▸ **Assignment**
Would you transcribe the listing that follows word for word, skipping pictures?
*** Block opens ***
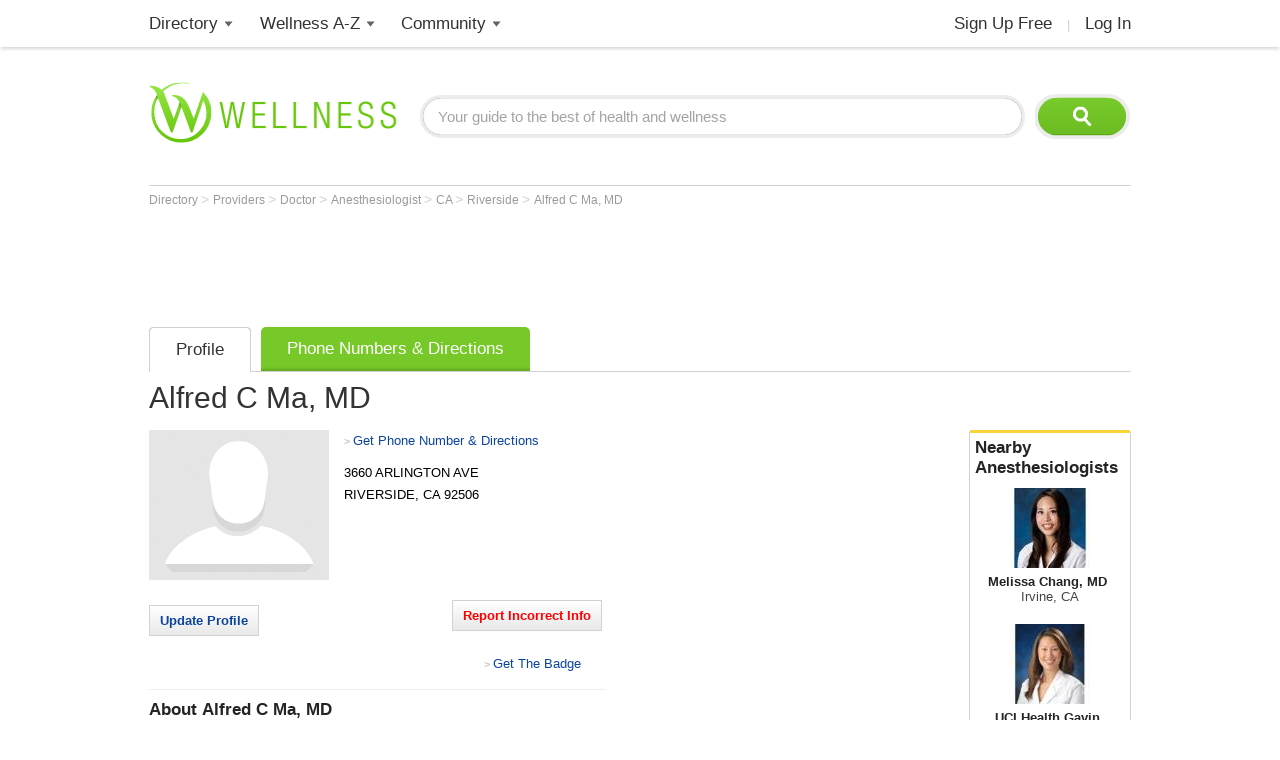

--- FILE ---
content_type: text/html; charset=utf-8
request_url: https://www.google.com/recaptcha/api2/aframe
body_size: 183
content:
<!DOCTYPE HTML><html><head><meta http-equiv="content-type" content="text/html; charset=UTF-8"></head><body><script nonce="hwbMBDBfW3-6EJrvl_a1jw">/** Anti-fraud and anti-abuse applications only. See google.com/recaptcha */ try{var clients={'sodar':'https://pagead2.googlesyndication.com/pagead/sodar?'};window.addEventListener("message",function(a){try{if(a.source===window.parent){var b=JSON.parse(a.data);var c=clients[b['id']];if(c){var d=document.createElement('img');d.src=c+b['params']+'&rc='+(localStorage.getItem("rc::a")?sessionStorage.getItem("rc::b"):"");window.document.body.appendChild(d);sessionStorage.setItem("rc::e",parseInt(sessionStorage.getItem("rc::e")||0)+1);localStorage.setItem("rc::h",'1768525080035');}}}catch(b){}});window.parent.postMessage("_grecaptcha_ready", "*");}catch(b){}</script></body></html>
*** Block closes ***
▸ **Written answer**
--- FILE ---
content_type: text/html; charset=utf-8
request_url: https://www.google.com/recaptcha/api2/aframe
body_size: 183
content:
<!DOCTYPE HTML><html><head><meta http-equiv="content-type" content="text/html; charset=UTF-8"></head><body><script nonce="hwbMBDBfW3-6EJrvl_a1jw">/** Anti-fraud and anti-abuse applications only. See google.com/recaptcha */ try{var clients={'sodar':'https://pagead2.googlesyndication.com/pagead/sodar?'};window.addEventListener("message",function(a){try{if(a.source===window.parent){var b=JSON.parse(a.data);var c=clients[b['id']];if(c){var d=document.createElement('img');d.src=c+b['params']+'&rc='+(localStorage.getItem("rc::a")?sessionStorage.getItem("rc::b"):"");window.document.body.appendChild(d);sessionStorage.setItem("rc::e",parseInt(sessionStorage.getItem("rc::e")||0)+1);localStorage.setItem("rc::h",'1768525080035');}}}catch(b){}});window.parent.postMessage("_grecaptcha_ready", "*");}catch(b){}</script></body></html>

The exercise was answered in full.